En conséquence, cela fait trente ans qu’on observe une dégradation du sort des « jeunes adultes en phase d’insertion » – statut qui perdure désormais jusqu’à un âge où l’on était naguère confirmé : dévalorisation des diplômes, stagnation du salaire d’embauche, emplois rares et difficiles d’accès, multiplication des emplois précaires… inutile de s’étendre. Les nouvelles générations semblent décalées par rapport à leur âge, car tout leur arrive plus tard : l’indépendance, le travail, la carrière, l’achat d’un logement, les enfants et, on le sait désormais, la retraite. Et quand tout cela finit par arriver, c’est en modèle réduit. Petit à petit, c’est l’avenir même qui change de couleur : il n’a plus celle de l’espoir, mais de l’angoisse.

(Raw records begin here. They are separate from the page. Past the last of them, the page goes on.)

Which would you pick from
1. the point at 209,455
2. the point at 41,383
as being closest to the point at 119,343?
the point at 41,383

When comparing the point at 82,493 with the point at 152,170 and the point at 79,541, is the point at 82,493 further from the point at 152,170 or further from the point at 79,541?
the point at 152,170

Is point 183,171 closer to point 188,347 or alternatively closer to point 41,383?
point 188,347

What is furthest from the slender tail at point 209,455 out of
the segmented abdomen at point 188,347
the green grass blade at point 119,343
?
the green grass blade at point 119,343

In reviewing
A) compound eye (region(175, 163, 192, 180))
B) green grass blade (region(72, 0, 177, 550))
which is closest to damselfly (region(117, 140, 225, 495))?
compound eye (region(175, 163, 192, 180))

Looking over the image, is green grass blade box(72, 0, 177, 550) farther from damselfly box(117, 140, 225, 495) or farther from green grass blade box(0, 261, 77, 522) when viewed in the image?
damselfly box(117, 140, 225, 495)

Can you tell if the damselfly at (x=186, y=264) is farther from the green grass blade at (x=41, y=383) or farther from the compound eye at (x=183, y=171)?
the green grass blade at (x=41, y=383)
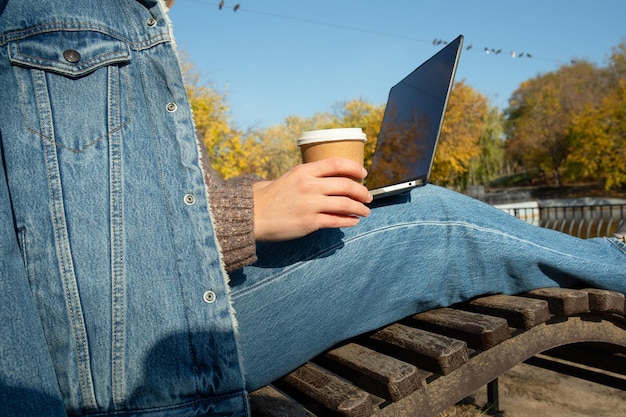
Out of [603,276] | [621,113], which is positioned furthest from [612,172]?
[603,276]

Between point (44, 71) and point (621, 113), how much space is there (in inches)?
1224

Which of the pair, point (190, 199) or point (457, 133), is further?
point (457, 133)

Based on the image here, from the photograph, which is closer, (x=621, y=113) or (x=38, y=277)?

Après les Trente Glorieuses, voici les Trente Anxieuses
Après les Trente Glorieuses, voici les Trente Anxieuses, résumées en un constat : ça va mieux pour les vieux, moins bien pour les jeunes. En 1970, 35 % de Français de plus de 65 ans étaient considérés comme pauvres quand le taux de pauvreté général était de 19,1 %. En 2006, seulement 7,7 % de plus de 65 ans (contre 13,2 % de la population) vivent en dessous du seuil de pauvreté – oui, c’est trop, mais nous parlons du monde réel. Dans la même année, 18,9 % des jeunes de 18 à 24 ans étaient considérés comme pauvres, et il ne s’agissait pas seulement d’étudiants.
L’écart grandissant entre le salaire du parent et celui de son fils ou de sa fille (15 % en 1975, 35 % en 2000) démontre à quel point les uns ont bénéficié du plein emploi et de contrats protecteurs permettant une augmentation quasi automatique des salaires par ancienneté et avancement tandis que les autres doivent se frayer un chemin sur un marché difficile voire hostile, accepter des salaires bas à l’embauche qui, de plus, stagnent tout au long de carrières de plus en plus erratiques. Les fanatiques du « risque » – généralement pour les autres, comme ces hauts fonctionnaires qui dérégulent à tout-va protégés par un statut en béton – adorent, les millions de gens qui aspirent à vivre agréablement du fruit d’un travail raisonnablement intéressant un peu moins.
La démographie ne dit pas la démocratie
La France doit en finir avec les exigences démesurées de la « génération lyrique ». La démographie ne dit pas l’entièreté de la démographie. Être les plus nombreux ne suffit pas à être les plus légitimes. Les intérêts des plus de 60 ans ne sont pas nécessairement ceux de la société. Ils ont eu le privilège de vivre leur vie adulte dans un monde qui croyait au progrès illimité des forces productives et avait quelques raisons d’y croire. Ils ont le devoir de rendre un peu de ce qu’ils ont reçu au profit des plus jeunes qui sont aussi les plus pauvres.
Soyons clairs et vaguement prosaïques. La solution juste à l’équation des retraites, c’est de diminuer le montant des pensions des Français nés entre 1943 et 1960. Et lorsque les enfants moins chanceux des années 1960-1970 arriveront au terme de leur vie professionnelle, la justice commandera d’augmenter ce montant. L’ennui, c’est que le monde heureux du « one man one vote » est aussi celui du « combien de divisions ? ». Désormais, le premier parti est le parti des vieux. On peut craindre qu’ils préfèrent leur retraite à la justice. À moins, bien sûr, que la société des individus ne retrouve le sens de l’intérêt général.